--- Begin Extracted records ---

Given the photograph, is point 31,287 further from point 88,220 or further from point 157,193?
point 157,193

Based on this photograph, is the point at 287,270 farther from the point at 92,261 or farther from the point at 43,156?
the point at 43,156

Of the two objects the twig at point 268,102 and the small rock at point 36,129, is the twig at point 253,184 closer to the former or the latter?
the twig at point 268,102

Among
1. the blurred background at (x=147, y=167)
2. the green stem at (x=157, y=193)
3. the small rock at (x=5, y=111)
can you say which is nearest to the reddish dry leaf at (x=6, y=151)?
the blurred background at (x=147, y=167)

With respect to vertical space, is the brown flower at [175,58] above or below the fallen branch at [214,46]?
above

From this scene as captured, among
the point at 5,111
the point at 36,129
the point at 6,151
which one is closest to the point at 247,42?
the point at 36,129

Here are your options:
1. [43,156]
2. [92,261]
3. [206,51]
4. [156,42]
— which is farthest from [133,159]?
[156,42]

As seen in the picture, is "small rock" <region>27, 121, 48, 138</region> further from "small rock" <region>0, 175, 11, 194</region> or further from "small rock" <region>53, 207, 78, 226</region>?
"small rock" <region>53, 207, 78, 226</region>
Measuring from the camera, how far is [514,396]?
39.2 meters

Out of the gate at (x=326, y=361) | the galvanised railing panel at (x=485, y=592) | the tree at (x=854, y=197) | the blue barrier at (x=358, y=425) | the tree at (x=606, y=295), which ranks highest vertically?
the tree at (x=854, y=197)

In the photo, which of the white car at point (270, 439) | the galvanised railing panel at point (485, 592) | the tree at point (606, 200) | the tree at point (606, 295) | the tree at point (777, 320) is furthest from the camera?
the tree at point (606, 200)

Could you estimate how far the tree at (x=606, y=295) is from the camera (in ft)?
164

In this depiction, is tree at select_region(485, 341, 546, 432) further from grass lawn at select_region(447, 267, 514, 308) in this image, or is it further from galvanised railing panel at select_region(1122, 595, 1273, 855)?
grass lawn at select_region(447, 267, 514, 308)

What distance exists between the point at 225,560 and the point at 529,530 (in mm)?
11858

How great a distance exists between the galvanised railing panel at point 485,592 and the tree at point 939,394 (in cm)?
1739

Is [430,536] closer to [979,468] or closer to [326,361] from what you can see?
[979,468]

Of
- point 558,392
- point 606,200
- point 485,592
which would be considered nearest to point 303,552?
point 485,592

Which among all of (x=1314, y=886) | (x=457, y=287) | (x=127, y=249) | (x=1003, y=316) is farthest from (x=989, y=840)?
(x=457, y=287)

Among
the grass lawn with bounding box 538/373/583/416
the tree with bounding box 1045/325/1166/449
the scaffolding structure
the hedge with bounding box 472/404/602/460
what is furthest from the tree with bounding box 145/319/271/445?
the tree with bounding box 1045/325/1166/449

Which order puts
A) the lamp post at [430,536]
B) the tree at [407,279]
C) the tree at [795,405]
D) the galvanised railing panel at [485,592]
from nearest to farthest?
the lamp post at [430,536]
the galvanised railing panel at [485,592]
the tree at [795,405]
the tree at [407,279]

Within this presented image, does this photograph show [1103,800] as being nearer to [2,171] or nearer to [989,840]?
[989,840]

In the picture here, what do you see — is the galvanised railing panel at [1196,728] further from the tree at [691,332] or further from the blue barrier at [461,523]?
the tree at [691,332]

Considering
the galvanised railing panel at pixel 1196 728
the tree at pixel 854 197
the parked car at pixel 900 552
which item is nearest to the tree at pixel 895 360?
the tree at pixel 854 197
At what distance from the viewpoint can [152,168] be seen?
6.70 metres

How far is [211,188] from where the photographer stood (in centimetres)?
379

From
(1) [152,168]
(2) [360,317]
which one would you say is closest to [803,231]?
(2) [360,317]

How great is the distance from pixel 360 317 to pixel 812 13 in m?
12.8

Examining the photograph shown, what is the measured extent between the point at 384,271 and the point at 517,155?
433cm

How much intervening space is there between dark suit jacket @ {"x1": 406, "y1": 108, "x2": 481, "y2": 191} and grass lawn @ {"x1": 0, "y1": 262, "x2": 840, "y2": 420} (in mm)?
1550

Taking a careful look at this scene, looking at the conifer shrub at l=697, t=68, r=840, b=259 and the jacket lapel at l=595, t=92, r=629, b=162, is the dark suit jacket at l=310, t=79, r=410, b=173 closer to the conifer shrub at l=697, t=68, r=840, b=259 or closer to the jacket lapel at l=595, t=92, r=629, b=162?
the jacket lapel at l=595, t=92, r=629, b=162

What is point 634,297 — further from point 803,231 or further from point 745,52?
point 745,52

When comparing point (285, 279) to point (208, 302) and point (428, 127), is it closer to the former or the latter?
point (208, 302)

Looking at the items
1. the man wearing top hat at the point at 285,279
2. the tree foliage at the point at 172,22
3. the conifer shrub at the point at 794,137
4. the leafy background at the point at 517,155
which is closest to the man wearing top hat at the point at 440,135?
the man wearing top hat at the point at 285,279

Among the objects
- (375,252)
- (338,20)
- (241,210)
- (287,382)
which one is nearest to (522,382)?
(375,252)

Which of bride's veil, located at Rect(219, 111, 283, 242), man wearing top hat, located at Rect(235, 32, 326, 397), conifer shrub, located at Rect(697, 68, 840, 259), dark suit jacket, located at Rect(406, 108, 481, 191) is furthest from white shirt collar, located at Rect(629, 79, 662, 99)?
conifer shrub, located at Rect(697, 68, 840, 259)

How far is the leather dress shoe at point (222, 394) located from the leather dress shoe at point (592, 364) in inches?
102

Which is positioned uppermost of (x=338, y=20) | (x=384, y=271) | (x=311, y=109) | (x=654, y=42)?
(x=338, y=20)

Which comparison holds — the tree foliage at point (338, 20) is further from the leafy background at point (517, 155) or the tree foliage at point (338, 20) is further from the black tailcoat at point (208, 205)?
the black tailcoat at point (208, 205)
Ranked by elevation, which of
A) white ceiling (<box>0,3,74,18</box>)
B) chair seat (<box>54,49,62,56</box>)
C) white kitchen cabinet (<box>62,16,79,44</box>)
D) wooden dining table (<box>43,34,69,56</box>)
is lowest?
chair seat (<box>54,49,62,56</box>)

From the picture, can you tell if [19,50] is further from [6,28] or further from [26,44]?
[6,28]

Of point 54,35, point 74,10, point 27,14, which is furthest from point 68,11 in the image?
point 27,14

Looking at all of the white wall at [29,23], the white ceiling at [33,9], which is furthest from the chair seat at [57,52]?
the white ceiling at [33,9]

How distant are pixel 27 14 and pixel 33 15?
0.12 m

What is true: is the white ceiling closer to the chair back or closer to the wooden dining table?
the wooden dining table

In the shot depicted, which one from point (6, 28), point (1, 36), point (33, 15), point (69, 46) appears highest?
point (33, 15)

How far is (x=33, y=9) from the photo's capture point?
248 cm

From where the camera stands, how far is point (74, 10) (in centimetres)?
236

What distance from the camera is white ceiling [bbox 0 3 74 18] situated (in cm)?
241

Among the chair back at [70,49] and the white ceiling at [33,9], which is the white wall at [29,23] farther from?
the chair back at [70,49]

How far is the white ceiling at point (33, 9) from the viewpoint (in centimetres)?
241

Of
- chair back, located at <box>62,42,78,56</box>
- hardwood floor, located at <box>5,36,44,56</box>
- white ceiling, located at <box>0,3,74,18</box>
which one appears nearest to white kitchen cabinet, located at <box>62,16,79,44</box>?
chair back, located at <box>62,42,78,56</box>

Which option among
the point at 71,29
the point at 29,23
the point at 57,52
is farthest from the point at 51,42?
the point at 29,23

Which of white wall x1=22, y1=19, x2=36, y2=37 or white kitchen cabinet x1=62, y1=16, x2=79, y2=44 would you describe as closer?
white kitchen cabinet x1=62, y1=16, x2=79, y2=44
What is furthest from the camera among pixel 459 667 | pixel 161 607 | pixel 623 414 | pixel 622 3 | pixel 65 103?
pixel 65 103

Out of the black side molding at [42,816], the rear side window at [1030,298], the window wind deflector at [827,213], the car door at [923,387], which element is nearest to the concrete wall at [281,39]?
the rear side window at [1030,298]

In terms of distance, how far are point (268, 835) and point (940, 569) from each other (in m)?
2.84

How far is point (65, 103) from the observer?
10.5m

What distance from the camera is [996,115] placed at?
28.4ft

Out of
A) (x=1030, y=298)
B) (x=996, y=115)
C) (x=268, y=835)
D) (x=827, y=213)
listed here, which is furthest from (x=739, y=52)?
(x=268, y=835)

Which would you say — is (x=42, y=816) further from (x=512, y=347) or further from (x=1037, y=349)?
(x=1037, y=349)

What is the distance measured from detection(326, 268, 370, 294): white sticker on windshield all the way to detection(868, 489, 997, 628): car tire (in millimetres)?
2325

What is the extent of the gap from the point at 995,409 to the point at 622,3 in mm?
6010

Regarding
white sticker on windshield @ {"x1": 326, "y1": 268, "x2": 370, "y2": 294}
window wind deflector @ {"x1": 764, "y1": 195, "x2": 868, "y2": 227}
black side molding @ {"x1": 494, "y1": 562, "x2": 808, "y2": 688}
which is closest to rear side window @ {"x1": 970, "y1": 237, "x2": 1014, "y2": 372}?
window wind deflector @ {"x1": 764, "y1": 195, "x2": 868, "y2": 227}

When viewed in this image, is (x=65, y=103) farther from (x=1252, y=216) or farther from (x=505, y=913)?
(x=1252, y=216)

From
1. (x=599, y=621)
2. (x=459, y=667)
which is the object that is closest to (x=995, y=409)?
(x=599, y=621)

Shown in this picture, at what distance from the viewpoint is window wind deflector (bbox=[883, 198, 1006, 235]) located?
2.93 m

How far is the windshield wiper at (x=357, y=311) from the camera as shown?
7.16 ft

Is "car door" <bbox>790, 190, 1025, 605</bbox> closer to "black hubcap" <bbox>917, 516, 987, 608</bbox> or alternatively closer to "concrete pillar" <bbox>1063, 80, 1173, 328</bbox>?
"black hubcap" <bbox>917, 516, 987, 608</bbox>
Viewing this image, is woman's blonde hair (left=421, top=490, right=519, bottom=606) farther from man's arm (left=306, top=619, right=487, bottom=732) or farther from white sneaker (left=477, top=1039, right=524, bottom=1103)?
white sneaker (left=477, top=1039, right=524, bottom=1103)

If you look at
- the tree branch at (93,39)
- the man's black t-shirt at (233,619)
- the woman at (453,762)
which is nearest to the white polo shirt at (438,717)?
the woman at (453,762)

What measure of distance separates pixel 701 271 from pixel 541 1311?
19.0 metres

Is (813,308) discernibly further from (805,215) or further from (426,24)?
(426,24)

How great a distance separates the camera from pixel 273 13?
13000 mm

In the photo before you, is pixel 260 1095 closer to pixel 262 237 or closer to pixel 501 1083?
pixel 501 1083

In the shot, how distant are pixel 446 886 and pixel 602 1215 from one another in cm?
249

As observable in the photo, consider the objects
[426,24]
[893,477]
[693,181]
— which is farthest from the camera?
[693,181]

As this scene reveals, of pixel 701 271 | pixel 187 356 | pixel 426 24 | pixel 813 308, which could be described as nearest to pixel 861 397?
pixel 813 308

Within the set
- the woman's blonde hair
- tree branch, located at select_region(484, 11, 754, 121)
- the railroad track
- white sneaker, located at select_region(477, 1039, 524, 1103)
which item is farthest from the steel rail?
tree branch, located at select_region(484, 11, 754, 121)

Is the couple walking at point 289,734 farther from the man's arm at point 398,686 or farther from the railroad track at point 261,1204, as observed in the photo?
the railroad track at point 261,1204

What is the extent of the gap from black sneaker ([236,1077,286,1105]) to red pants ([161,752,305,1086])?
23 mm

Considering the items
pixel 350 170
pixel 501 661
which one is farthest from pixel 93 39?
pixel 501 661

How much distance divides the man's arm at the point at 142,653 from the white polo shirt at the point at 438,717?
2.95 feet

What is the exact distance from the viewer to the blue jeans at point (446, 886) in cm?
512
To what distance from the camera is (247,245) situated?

--- End Extracted records ---

→ Exercise goal:
Everything from the line containing "Within the set" to the end of the records must be written out exactly; include both of those lines and no others.

→ The output:
Within the set
- the woman's blonde hair
- tree branch, located at select_region(484, 11, 754, 121)
- the railroad track
- white sneaker, located at select_region(477, 1039, 524, 1103)
which item is farthest from the steel rail?
tree branch, located at select_region(484, 11, 754, 121)

Is the couple walking at point 289,734 farther from the man's arm at point 398,686 or farther from the railroad track at point 261,1204, as observed in the photo?
the railroad track at point 261,1204

What is the extent of the gap from black sneaker ([236,1077,286,1105]) to red pants ([161,752,305,1086])?
23 mm

Considering the items
pixel 350 170
pixel 501 661
which one is farthest from pixel 93 39?
pixel 501 661

How much distance divides the man's arm at the point at 142,653 from the white polo shirt at the point at 438,717?
2.95 feet

What is the exact distance from the viewer to the blue jeans at point (446, 886) in cm?
512
To what distance from the camera is (247,245) situated?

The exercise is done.